Per Pippo Civati, “i collegi non sono collegi uninominali. Il doppio turno è nazionale e non di collegio. Il maggioritario non è un maggioritario ma un premio di maggioranza tipo Porcellum, assegnato a chi supera il 40% fin dal primo turno”. Che cosa ne pensa delle sue critiche?
Civati fotografa la realtà ma la legge stabilizza la politica italiana. Personalmente sono convinto che il doppio turno alla francese sia migliore di questo sistema, e che fornisca delle garanzie di durata e tenuta maggiori. Questa però è soltanto accademia, perché di fatto l’unica vera alternativa è tra l’Italicum e il proporzionale che esce dalla sentenza della Corte costituzionale.
Ma non è in corso un dibattito?
No, ormai non c’è più nessun dibattito. I collegi uninominali non sono neanche stati presi in considerazione e i giochi ormai sono fatti. Siccome in molti pensano che sarebbe devastante andare a votare con il sistema proporzionale uscito dalla sentenza della Corte, meglio l’Italicum benché ben pochi ne siano entusiasti.
I capilista bloccati sono così diversi dai collegi uninominali?

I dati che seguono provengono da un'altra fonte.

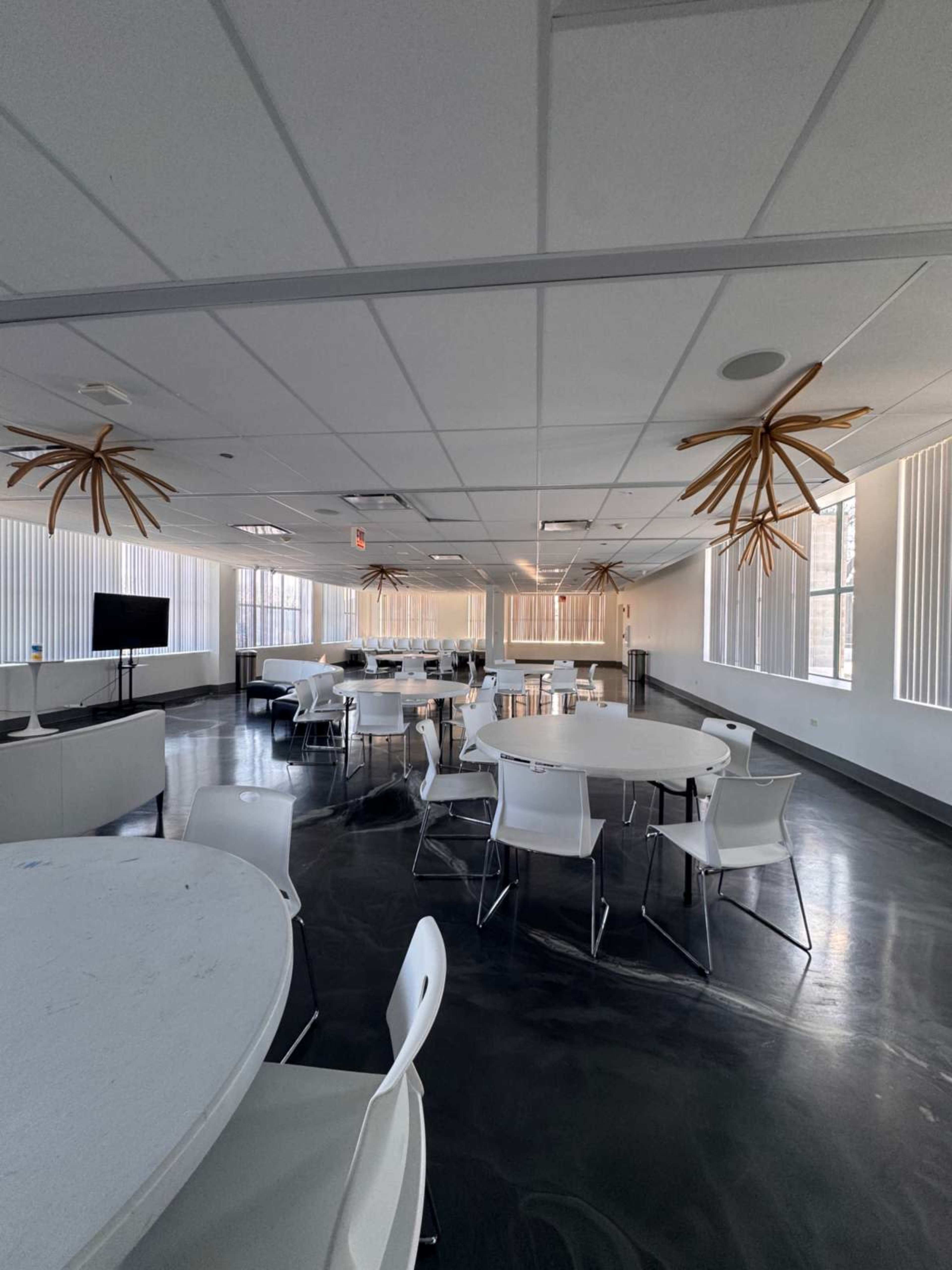 The image shows a spacious modern room with several round tables and chairs, along with unique light fixtures hanging from the ceiling.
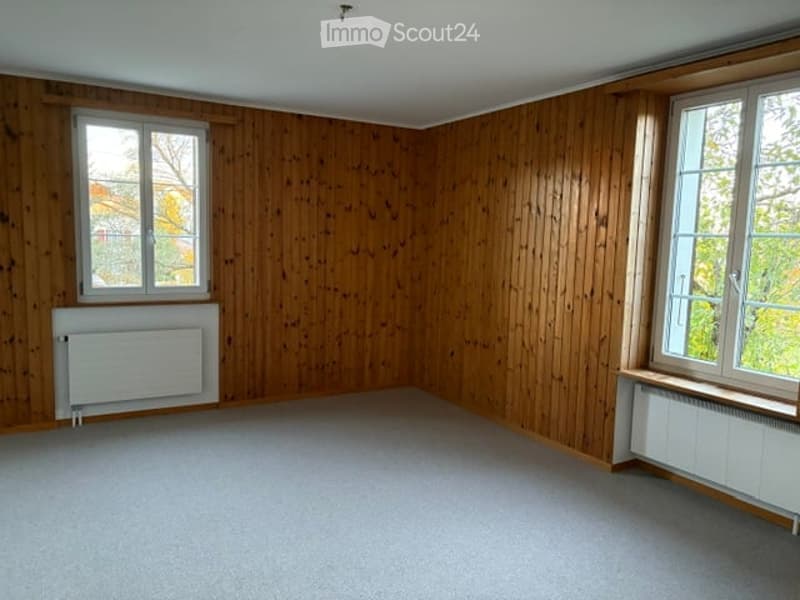 Empty room with wooden panel walls, carpeted floor, two windows, and radiators under the windows.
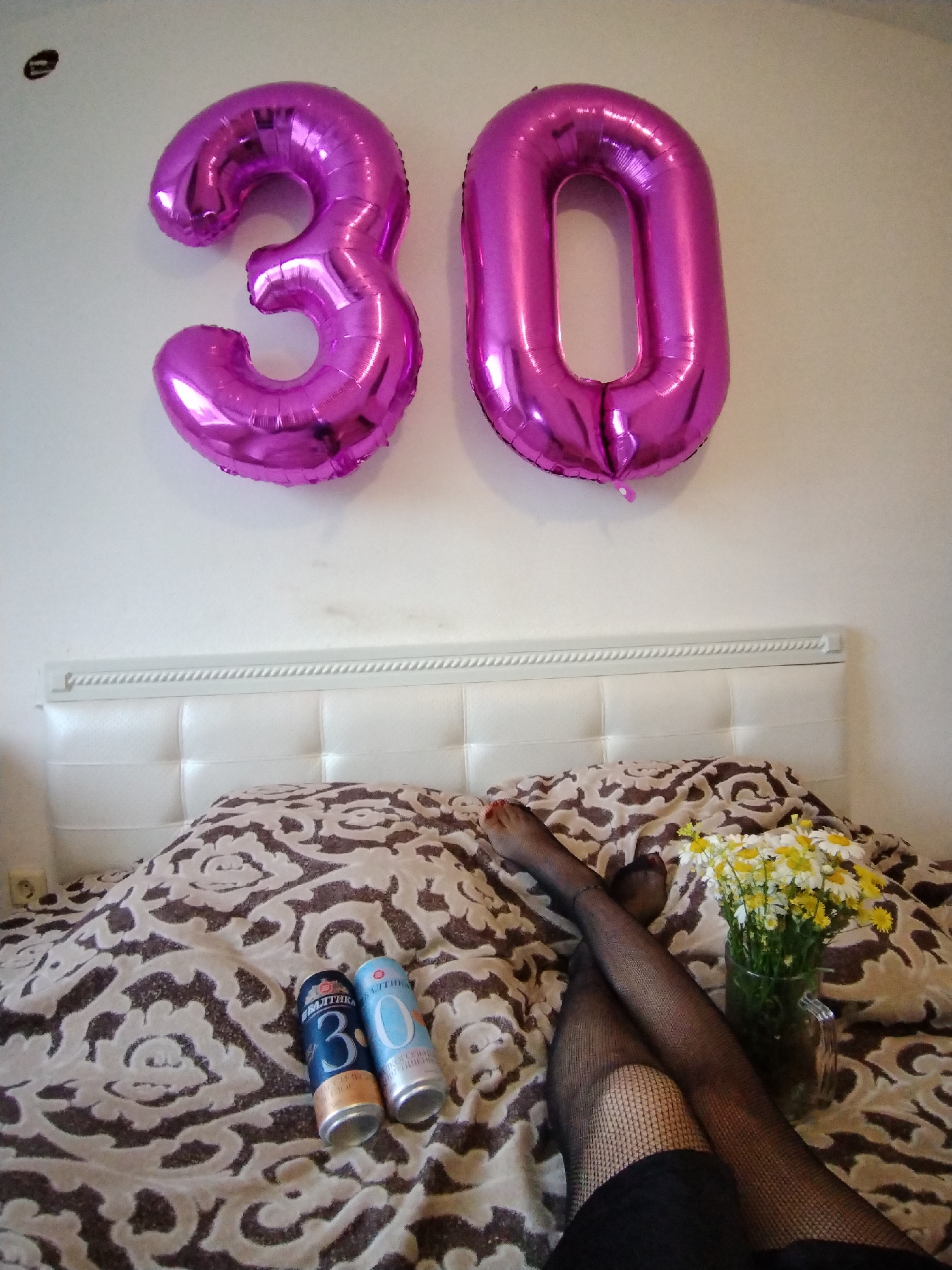 In a bedroom in Noviy, Russia, two large, shiny pink balloons in the shape of the numbers "3" and "0" are affixed to a white wall. Below the balloons, a white headboard of a bed is visible. The bed is covered with a comforter featuring a brown and beige ornate pattern. Two beverage cans, one blue and labeled "Baltika 3", and another light blue with white text, are placed on the comforter. To the right of the cans, a small bouquet of white and yellow daisies in a glass vase rests on the bed. A person's legs, wearing black fishnet stockings and red nail polish on their toes, are crossed on the comforter. The person is wearing a black garment. The overall scene suggests a birthday celebration, possibly for someone turning thirty.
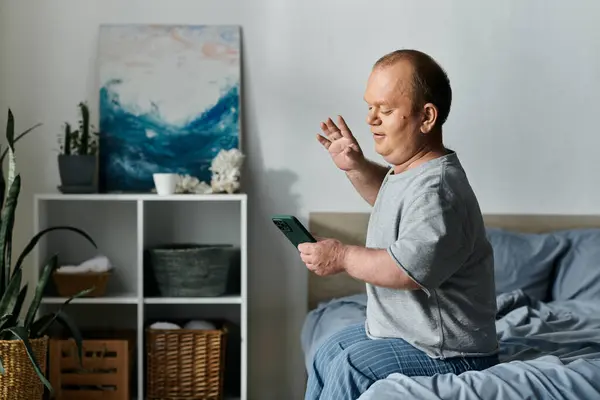 Человек с инклюзивностью сидит на кровати, используя свой телефон, чтобы сделать видеозвонок. — стоковое фото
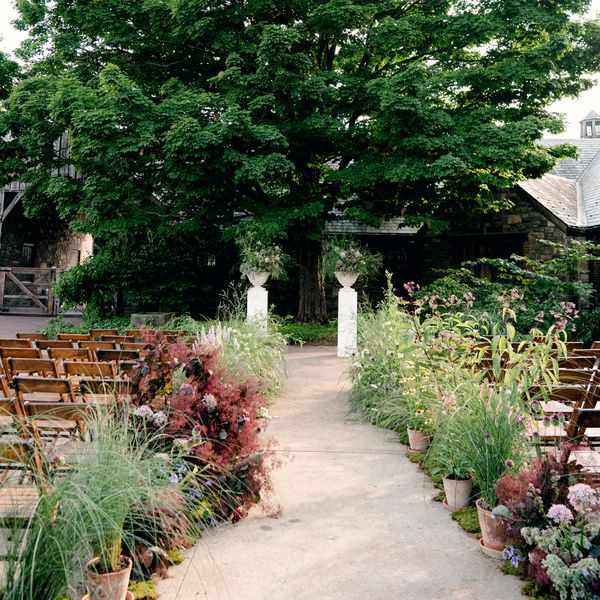 Outdoor Wedding Ceremony Venue With Potted Flowers and Greenery Lining the Aisle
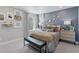 Comfortable bedroom with aviation themed decor, featuring a cozy bed, bench, and ample natural light at 13334 Blue Amber Ct, Parker, CO 80134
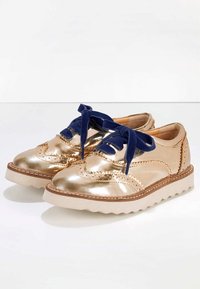 Oxford in oro metallico con lacci blu navy, caratterizzati da un design a punte alate testurizzato, suola platform bianca a contrasto e cuciture decorative.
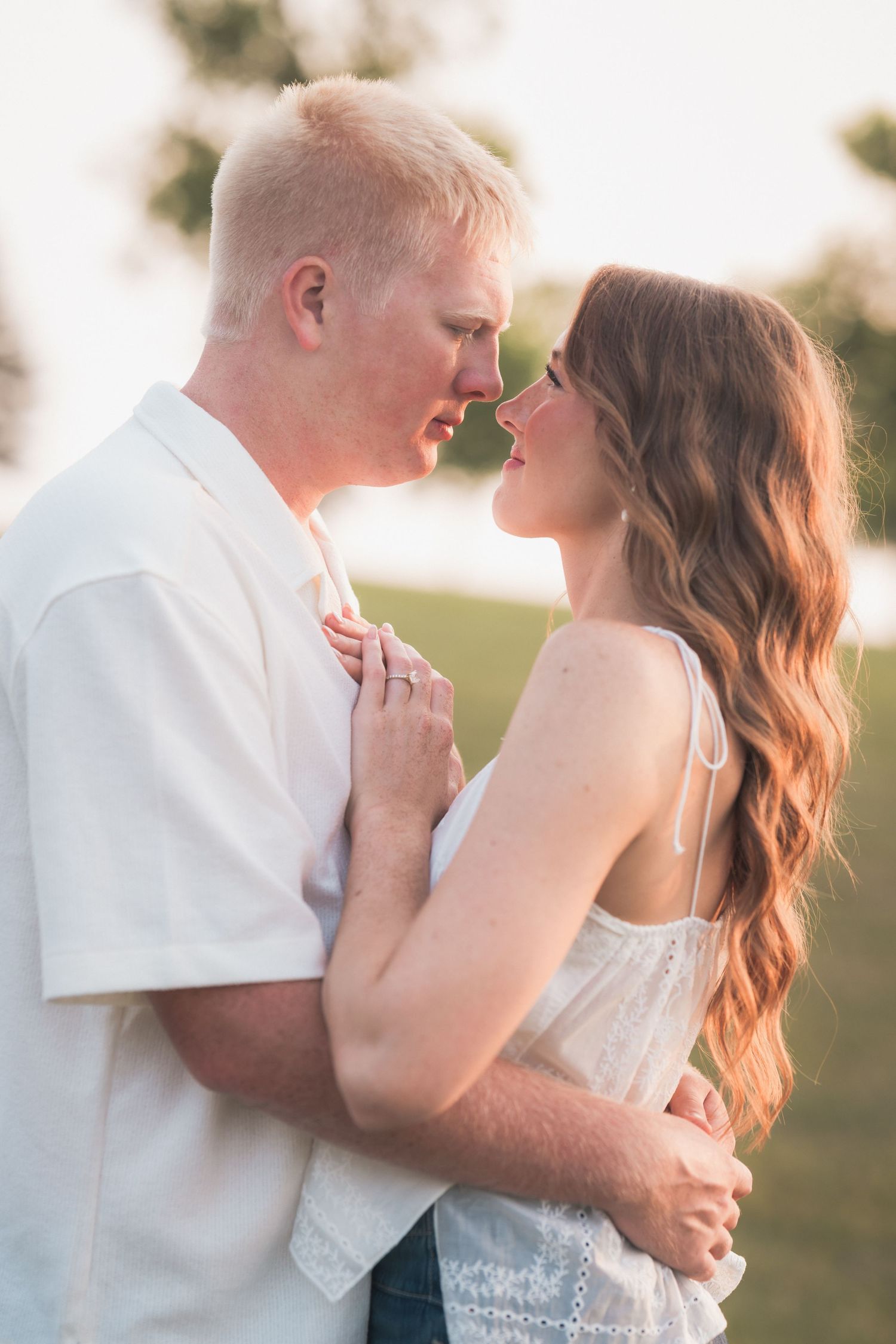 Couple sharing a romantic moment outdoors, woman in white lace dress with auburn hair, man in white t-shirt, golden hour light.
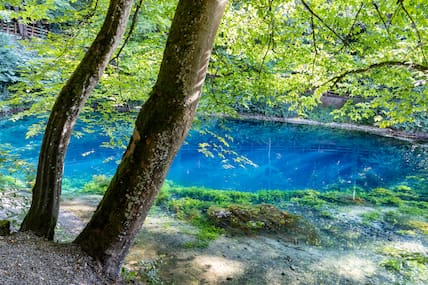 Blick auf den Blautopf mit seinem leuchten blauen Wasser.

Sì. La differenza è nel fatto che con i collegi uninominali vince un solo candidato e questo personalizza notevolmente il voto. Questa è anche la ragione per cui nessuno li vuole, perché chi vince in un collegio uninominale ha una forza contrattuale nei confronti dei leader del partito superiore rispetto a chi esce da una lista bloccata. In quest’ultimo caso un candidato è messo lì dai suoi capi e se vince non è certo per merito suo. In un collegio uninominale al contrario il candidato ci mette la sua faccia, e chi vince acquista una posizione di forza perché è lui ad avere ottenuto i voti degli elettori. Ciò è normalmente insopportabile per i leader dei partiti e proprio per questo non vogliono i collegi uninominali.
Sempre nel suo ultimo editoriale lei nota la grande diversità di consenso in cui si sono trovati i governi Berlusconi e Renzi. Da che cosa dipende questa differenza?
Il governo Berlusconi si trovò a fronteggiare l’opposizione di molti gruppi che ritenevano di essere penalizzati dalla sua presenza. C’era quindi una grandissima coalizione contraria a lui, un insieme di forze molto variegate che temevano un consolidamento della sua posizione. Renzi invece ha il vantaggio di avere avversari deboli, e anche quelli cui piace poco non vedono alternative. Molti di quelli che lo appoggiano non sono affatto entusiasti di lui, ma lo percepiscono come il male minore rispetto a un Berlusconi in calo, per non parlare di Grillo e Salvini.